[START OF Supplied data]
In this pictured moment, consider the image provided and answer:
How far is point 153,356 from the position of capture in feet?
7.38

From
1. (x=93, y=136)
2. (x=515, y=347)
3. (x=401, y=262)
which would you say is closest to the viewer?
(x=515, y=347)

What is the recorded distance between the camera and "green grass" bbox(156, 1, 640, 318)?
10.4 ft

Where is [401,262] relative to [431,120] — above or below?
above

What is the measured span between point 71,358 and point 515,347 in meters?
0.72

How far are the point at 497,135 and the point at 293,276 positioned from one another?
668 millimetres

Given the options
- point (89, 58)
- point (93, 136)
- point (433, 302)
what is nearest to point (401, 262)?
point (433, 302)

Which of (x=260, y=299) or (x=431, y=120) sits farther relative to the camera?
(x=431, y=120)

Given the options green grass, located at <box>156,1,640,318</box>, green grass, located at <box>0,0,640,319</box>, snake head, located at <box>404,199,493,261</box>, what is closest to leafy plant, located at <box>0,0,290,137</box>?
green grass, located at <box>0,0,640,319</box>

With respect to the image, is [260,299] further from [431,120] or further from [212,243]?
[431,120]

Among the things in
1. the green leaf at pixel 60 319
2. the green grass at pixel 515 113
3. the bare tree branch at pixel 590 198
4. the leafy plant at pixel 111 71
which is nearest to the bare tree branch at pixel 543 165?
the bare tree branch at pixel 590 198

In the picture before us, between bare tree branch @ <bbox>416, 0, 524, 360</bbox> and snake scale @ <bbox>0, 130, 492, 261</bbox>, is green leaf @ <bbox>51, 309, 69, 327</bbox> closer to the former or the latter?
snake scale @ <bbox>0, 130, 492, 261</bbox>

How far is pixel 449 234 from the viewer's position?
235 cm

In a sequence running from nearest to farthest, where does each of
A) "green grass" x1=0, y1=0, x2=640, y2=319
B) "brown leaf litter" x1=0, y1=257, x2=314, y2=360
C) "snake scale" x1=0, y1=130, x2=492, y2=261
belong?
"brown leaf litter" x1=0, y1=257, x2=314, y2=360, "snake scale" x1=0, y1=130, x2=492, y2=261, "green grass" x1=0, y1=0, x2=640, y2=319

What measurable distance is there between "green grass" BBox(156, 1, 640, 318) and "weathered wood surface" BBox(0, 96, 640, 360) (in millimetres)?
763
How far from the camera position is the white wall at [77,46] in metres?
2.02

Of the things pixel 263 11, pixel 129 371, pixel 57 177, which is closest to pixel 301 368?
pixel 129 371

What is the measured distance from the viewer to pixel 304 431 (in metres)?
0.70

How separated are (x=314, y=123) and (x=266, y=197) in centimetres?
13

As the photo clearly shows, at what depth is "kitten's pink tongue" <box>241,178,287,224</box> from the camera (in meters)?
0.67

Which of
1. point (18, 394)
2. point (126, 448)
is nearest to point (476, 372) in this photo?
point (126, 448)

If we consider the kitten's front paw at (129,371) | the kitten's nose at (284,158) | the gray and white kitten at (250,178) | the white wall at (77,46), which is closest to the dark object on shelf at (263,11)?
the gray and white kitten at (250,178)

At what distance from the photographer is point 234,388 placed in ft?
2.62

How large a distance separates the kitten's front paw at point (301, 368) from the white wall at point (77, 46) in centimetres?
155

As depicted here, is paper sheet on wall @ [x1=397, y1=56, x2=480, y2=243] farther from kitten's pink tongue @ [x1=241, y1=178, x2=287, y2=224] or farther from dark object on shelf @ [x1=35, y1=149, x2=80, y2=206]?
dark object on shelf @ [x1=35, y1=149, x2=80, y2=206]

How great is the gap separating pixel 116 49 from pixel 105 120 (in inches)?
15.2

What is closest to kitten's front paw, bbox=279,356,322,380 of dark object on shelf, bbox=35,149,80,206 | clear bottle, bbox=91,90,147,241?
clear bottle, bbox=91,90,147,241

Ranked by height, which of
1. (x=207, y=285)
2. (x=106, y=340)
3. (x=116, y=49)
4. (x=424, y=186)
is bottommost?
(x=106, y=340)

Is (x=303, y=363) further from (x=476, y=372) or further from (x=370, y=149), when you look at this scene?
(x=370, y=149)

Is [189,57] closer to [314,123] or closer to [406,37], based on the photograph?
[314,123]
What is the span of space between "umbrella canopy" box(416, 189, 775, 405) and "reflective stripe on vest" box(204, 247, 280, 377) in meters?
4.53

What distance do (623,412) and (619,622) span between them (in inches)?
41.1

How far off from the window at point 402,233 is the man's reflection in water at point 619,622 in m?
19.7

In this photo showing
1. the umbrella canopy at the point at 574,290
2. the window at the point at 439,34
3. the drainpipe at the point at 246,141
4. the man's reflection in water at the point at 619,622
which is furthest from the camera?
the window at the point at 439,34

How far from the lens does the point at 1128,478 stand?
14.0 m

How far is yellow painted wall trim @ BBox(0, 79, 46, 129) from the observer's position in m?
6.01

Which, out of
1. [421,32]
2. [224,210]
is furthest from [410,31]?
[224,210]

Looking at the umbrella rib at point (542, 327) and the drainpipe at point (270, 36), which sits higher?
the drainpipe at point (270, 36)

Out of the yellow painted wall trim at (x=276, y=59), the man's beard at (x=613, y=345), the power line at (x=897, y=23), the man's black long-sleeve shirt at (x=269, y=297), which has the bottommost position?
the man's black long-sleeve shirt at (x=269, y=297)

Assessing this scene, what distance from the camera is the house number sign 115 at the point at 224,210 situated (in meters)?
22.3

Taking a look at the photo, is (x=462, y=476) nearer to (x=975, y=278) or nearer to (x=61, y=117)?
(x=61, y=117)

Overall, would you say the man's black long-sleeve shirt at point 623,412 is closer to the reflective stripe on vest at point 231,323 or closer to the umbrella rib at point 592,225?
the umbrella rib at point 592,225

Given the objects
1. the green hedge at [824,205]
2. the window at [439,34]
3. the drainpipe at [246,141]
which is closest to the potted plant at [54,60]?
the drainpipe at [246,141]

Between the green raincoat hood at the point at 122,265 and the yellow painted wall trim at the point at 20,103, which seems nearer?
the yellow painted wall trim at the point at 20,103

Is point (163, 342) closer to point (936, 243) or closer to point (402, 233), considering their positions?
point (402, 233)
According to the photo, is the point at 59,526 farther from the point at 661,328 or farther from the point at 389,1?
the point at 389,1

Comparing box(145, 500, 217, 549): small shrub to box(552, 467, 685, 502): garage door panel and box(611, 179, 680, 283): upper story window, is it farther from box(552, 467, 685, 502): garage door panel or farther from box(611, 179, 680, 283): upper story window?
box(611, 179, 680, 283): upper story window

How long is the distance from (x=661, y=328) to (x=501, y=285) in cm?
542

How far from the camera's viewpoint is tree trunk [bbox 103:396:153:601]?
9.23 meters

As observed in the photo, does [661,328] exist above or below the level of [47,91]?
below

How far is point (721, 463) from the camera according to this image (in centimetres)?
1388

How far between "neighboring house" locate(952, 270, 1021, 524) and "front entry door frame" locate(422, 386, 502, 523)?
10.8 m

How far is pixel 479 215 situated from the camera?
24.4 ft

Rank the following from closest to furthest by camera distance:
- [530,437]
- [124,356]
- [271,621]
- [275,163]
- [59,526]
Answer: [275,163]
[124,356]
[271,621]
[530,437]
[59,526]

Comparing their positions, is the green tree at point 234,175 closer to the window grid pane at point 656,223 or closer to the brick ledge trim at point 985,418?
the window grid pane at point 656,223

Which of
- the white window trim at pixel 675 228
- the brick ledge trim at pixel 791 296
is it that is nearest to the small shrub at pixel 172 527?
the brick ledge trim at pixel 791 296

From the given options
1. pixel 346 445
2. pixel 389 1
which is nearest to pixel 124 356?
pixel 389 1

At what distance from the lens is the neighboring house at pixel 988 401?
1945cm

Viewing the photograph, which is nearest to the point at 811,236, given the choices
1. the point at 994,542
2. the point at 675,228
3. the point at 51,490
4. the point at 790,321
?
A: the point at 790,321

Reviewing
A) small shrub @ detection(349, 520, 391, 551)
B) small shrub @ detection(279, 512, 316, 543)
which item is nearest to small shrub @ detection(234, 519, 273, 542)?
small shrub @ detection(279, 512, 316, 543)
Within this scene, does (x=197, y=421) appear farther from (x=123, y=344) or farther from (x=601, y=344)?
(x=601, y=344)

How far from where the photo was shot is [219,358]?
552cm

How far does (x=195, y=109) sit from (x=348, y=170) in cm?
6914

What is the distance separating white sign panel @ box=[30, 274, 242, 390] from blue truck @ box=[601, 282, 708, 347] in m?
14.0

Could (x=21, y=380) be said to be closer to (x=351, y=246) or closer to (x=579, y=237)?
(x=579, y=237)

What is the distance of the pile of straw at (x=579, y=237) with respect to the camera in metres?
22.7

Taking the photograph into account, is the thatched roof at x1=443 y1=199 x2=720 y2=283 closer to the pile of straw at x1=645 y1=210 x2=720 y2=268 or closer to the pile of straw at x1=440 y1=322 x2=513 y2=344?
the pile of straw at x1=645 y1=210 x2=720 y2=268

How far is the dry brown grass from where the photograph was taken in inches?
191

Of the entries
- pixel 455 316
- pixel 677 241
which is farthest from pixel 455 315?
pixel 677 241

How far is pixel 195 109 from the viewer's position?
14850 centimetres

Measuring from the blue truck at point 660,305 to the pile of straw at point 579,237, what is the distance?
[END OF Supplied data]
Look above for the line containing "Comparing their positions, is"; copy from it through the last line, exactly, and nothing more.

■ **Task answer**
Comparing their positions, is the green tree at point 234,175 closer to the window grid pane at point 656,223 or closer to the brick ledge trim at point 985,418?
the window grid pane at point 656,223

Which of
- the white window trim at pixel 675 228
- the brick ledge trim at pixel 791 296
is it that is nearest to the small shrub at pixel 172 527?
the brick ledge trim at pixel 791 296

From the given options
1. pixel 346 445
2. pixel 389 1
which is nearest to pixel 124 356?
pixel 389 1

At what distance from the lens is the neighboring house at pixel 988 401?
1945cm

Viewing the photograph, which is nearest to the point at 811,236, given the choices
1. the point at 994,542
2. the point at 675,228
3. the point at 51,490
4. the point at 790,321
?
A: the point at 790,321

Reviewing
A) small shrub @ detection(349, 520, 391, 551)
B) small shrub @ detection(279, 512, 316, 543)
which item is nearest to small shrub @ detection(234, 519, 273, 542)?
small shrub @ detection(279, 512, 316, 543)
Within this scene, does (x=197, y=421) appear farther from (x=123, y=344) or farther from (x=601, y=344)?
(x=601, y=344)

How far from where the photo was shot is [219,358]?
552cm

How far does (x=195, y=109) sit from (x=348, y=170) in cm?
6914

What is the distance separating white sign panel @ box=[30, 274, 242, 390] from blue truck @ box=[601, 282, 708, 347] in m?
14.0

Could (x=21, y=380) be said to be closer to (x=351, y=246) or closer to (x=579, y=237)?
(x=579, y=237)

What is the distance of the pile of straw at (x=579, y=237) with respect to the camera in metres?
22.7

Taking the photograph into account, is the thatched roof at x1=443 y1=199 x2=720 y2=283 closer to the pile of straw at x1=645 y1=210 x2=720 y2=268 or closer to the pile of straw at x1=440 y1=322 x2=513 y2=344?
the pile of straw at x1=645 y1=210 x2=720 y2=268

How far is the dry brown grass from where the photograph was taken in inches?
191

Of the entries
- pixel 455 316
- pixel 677 241
which is farthest from pixel 455 315?
pixel 677 241

How far is pixel 195 109 from the viewer's position?
14850 centimetres

Measuring from the blue truck at point 660,305 to the pile of straw at point 579,237, what is the distance?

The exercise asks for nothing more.